Dictionaries

Lingo3G uses dictionaries to improve the quality of clustering for a specific language. This article shows how to customize dictionaries in the REST API.

Customizing global dictionaries

To customize the global dictionaries for REST API clustering, go to the DCS dictionaries folder and edit the files as required. Once you finish editing, restart the DCS for the changes to take effect.

Using per-request dictionaries

You can provide extra per-request dictionary entries for a specific clustering request. Lingo3G applies these extra entries as an addition to the default dictionaries. For example, if the end-user wants to remove specific labels from the clustering result they are currently viewing, your software can add such labels to the per-request label dictionary and rerun the clustering.

The dictionaries section of the Lingo3G parameters object groups all per-request dictionaries. You can use any combination of per-request label, synonym and tag dictionaries.

Label dictionaries

To add per-request entries to the label dictionary, use the dictionaries.labels parameter.

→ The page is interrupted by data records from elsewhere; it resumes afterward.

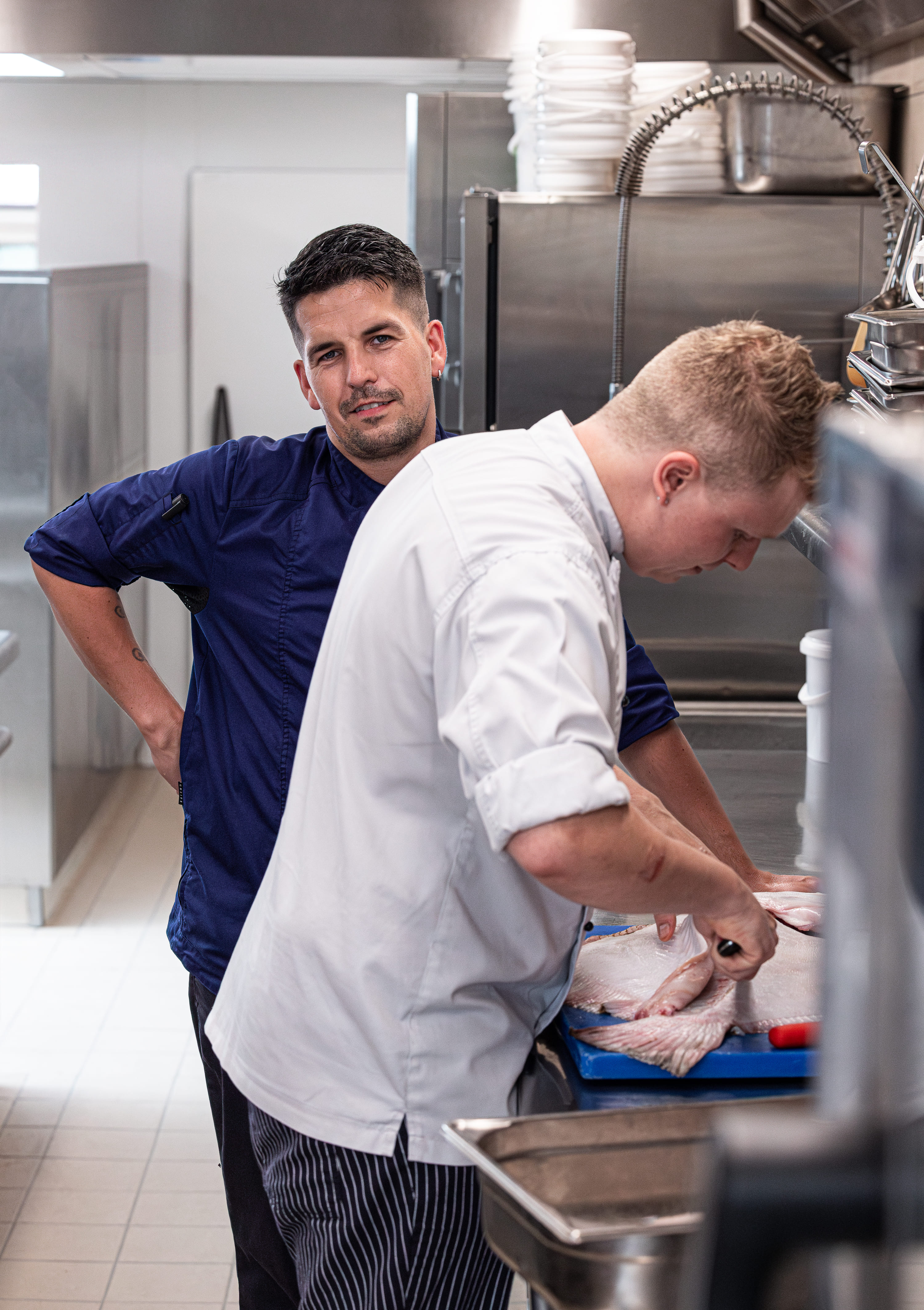 Plattfischschulung mit Köchen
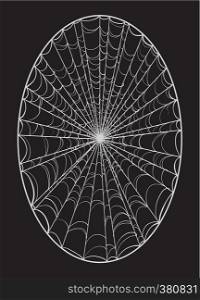 Spider web design element. Halloween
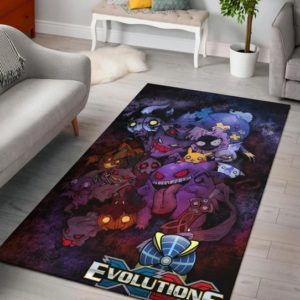 Scary Pokemon Evolution Halloween Cosplay Rug Home Decor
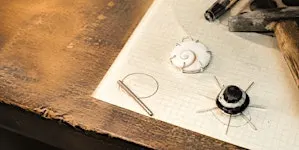 Beach Stone Pendant - Saturday Metalsmithing Workshop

In the following example, without the per-request label dictionary, Lingo3G creates a cluster called Configuration Issue on Windows. Adding two entries to the per-request dictionary replaces the label with Windows:

{
  "language": "English",
  "algorithm": "Lingo3G",
  "parameters": {
    "clusters": {
      "maxClusterSize": 0.8
    },
    "dictionaries": {
      "labels": [
        {
          "glob": [
            "* issue *",
            "configuration"
          ]
        }
      ]
    }
  },
  "documents": [
    { "title": "PDF Viewer configuration issue on Windows" },
    { "title": "Firefox plugin configuration issue on Windows" },
    { "title": "CPU usage for flash in Firefox" }
  ]
}

Example /cluster request with per-request label dictionary entries.

Synonym dictionaries

To add per-request entries to the synonym dictionary, use the dictionaries.synonyms parameter.

In the following example, adding Chrome and Firefox as synonyms puts documents containing either of these words in the same cluster.

{
  "language": "English",
  "algorithm": "Lingo3G",
  "parameters": {
    "clusters": {
      "maxClusterSize": 0.8,
      "allowOneDocumentClusters": true
    },
    "dictionaries": {
      "tags": [
        {
          "tag": "name",
          "words": [
            "chrome",
            "firefox"
          ]
        }
      ]
    }
  },
  "documents": [
    { "title": "PDF Viewer configuration on Chrome Windows" },
    { "title": "Chrome plugin configuration issue on Windows" },
    { "title": "CPU usage for flash in Firefox" }
  ]
}

Example /cluster request with per-request synonym dictionary entries.

Note that setting theclusters.allowOneDocumentClusters to true is required due to the small number of documents in the example. The parameter causes Lingo3G to preserve during processing words with one occurrence, such as Firefox and Chrome in the example. If the example left allowOneDocumentClusters at its default value of false, documents containing Chrome an Firefox would not end up in the same cluster because Lingo3G would filter out the one-occurrence words before applying synonyms.

Tag dictionaries

To add per-request entries to the word tag dictionary, use the dictionaries.tags parameter.

In the following example, adding Chrome and Firefox to the tags dictionary with the name tag slightly promotes the two words in cluster labels. As a result, Lingo3G chooses Chrome and Firefox over some other words to label the clusters.

{
  "language": "English",
  "algorithm": "Lingo3G",
  "parameters": {
    "clusters": {
      "maxClusterSize": 0.8,
      "allowOneDocumentClusters": true
    },
    "dictionaries": {
      "tags": [
        {
          "glob": [
            "Chrome", "Firefox"
          ]
        }
      ]
    }
  },
  "documents": [
    { "title": "PDF Viewer configuration on Windows" },
    { "title": "Chrome plugin configuration issue on Windows" },
    { "title": "CPU usage for flash in Firefox" }
  ]
}

Example /cluster request with per-request tag dictionary entries.